Help out a brain fogged lyme...what is this really saying?

 

[Dufresne]

Help out a brain fogged lyme...what is this really saying?

I hear ya. It's pretty much Greek to me too. My take is that within a few days of taking artemisinin your body releases various P-450 enzymes that metabolize it.

These are the lines that jump out at me:

Artemisinin AUC(0-infinity) values decreased significantly to 23% [95% confidence interval (CI) 18%-28%] on the fifth day of artemisinin administration as compared with the first.

Artemisinin significantly increased the sum of renally excreted 7-OHC and 7-OHCG in one of the two collection intervals, suggesting an induction of CYP2A6.

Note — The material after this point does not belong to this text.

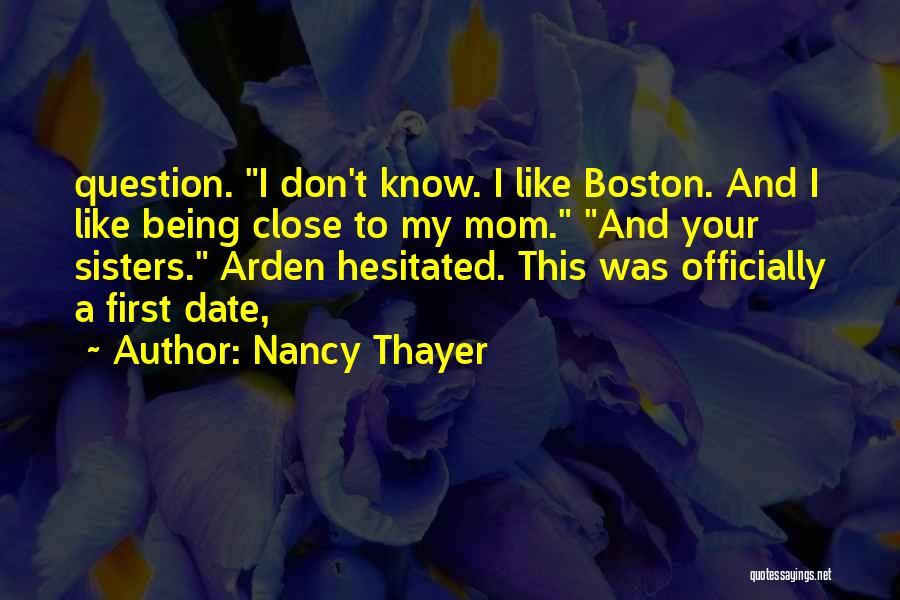 I Don't Like My Mom Quotes By Nancy Thayer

Here's another bit you can pick through.

Artemisinin and derivatives
Artemisinin and its derivatives are drugs used to fight malaria infection [Articles:19851082, 19926036]. Recombinant CYP2A6 metabolizes artemisinin and CYP2A6 inhibition attenuates the rate of drug disappearance in human microsomes in vitro [Article:10583023]. However, CYP2B6 and CYP3A4 enzymes are thought to have a greater role in artemisinin metabolism [Article:10583023] (see the PharmGKB Artemisinin and Derivatives Pathway, Pharmacokinetics). Artemisinin derivatives (arteether, artemether, artesunate) were developed to enhance drug bioavailability, and are used in combination with a second unrelated slower acting drug, in order to initially rapidly eradicate malaria parasites within red blood cells, and then kill any residual parasites [Articles:19851082, 19926036]. CYP2A6 is the major CYP450 enzyme involved in artesunate metabolism, forming dihydro-artemisinin, which is then inactivated by UGT enzymes (see the PharmGKB Artemisinin and Derivatives Pathway, Pharmacokinetics) [Articles:12920490, 19926036]. Therefore, CYP2A6 alleles which confer loss-of-function or decreased function may affect metabolism of these anti-malarial drugs. However, studies investigating urinary metabolites after dosing with artemisinin or derivatives, and use concurrent coumarin or nicotine probe drugs, see no clear correlation between CYP2A6 genotype and an effect on PK or enzyme activity [Articles:18064444, 18979093]. Artemisinin and derivatives induce CYP2B6 expression [Article:18350255; 12844133], further complicating CYP2A6 association studies. Studies controlling for CYP2B6 status and with larger numbers are therefore required to investigate the clinical implications of CYP2A6 genotype on the metabolism of artemisinin and its derivatives.